▶ Assignment: Write out all the data verbatim. Skip images.

▶ Supplied material:

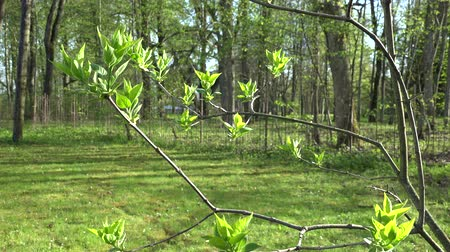 garner : first spring buds leaves on lilac tree branch twig. Static shot. 4K UHD video clip.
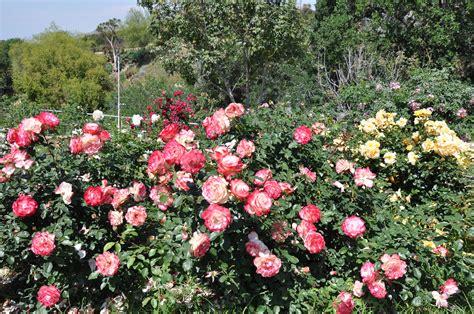 Botanic Gardens Ucr Ucr Today Free Pruning Demonstration Planned
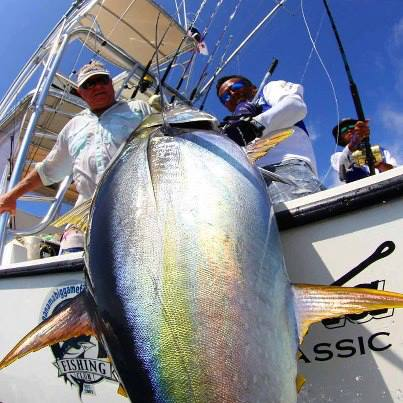 Panama big game fishing club panama fishing lodges hotels for Big game fishing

▶ Answer section:
 garner : first spring buds leaves on lilac tree branch twig. Static shot. 4K UHD video clip.
 Botanic Gardens Ucr Ucr Today Free Pruning Demonstration Planned
 Panama big game fishing club panama fishing lodges hotels for Big game fishing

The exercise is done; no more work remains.